I think the answer is yes, but i'm not sure how to prove it. It suffices to show that for some $\alpha\in V$, $V=Z(\alpha;T)=\{g(T)\alpha:g\in\mathbb{F}[x]\}$. Since $C(T)=\mathbb{F}(T)$, $Z(\alpha;T)=\{S\alpha:ST=TS\}$. Thus, for any $v\in V$, we just need to find an operator $S$ such that $S\alpha=v$ and $S$ commutes with $T$.
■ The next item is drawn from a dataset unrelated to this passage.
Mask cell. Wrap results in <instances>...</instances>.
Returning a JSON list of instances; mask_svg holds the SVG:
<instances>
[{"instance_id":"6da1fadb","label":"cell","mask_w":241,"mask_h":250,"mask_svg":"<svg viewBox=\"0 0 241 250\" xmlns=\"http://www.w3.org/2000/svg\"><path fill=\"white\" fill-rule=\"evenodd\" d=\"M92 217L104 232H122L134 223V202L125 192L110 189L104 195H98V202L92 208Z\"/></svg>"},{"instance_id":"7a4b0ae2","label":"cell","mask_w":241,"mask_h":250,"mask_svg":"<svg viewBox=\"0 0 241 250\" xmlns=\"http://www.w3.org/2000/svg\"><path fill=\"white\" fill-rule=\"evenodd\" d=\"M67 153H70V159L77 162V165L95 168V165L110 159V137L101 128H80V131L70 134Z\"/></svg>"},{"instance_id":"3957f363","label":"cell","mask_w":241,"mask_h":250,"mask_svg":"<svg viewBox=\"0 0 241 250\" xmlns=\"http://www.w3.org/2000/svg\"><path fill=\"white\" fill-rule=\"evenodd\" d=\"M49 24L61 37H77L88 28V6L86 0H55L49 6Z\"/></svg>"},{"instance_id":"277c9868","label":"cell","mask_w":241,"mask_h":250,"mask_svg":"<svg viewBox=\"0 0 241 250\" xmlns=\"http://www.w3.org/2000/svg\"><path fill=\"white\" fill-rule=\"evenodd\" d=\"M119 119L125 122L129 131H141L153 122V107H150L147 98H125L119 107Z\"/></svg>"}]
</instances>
Let $\{e_i\}_i$ be a basis for $V$, and let $\alpha\in V$ be such that $\alpha=\sum a_ie_i$, where each $a^i\not=0$. Then for any $v=\sum v_ie_i\in V$, define $S(e_i)=\frac{v_i}{a_i}e_i$, so $S(\alpha)=v$. This also says that $S$ is diagonalizable (since the basis $\{e_i\})$ consists of eigenvectors of $S$). Now if $T$ is diagonalizable, we can conclude $ST=TS$ since we can just take $\{e_i\}$ to be the common basis of eigenvectors so $S$ and $T$ are simultaneously diagonalizable. But I don't think we can infer $ST=TS$ in general.
Can someone help? Thank you.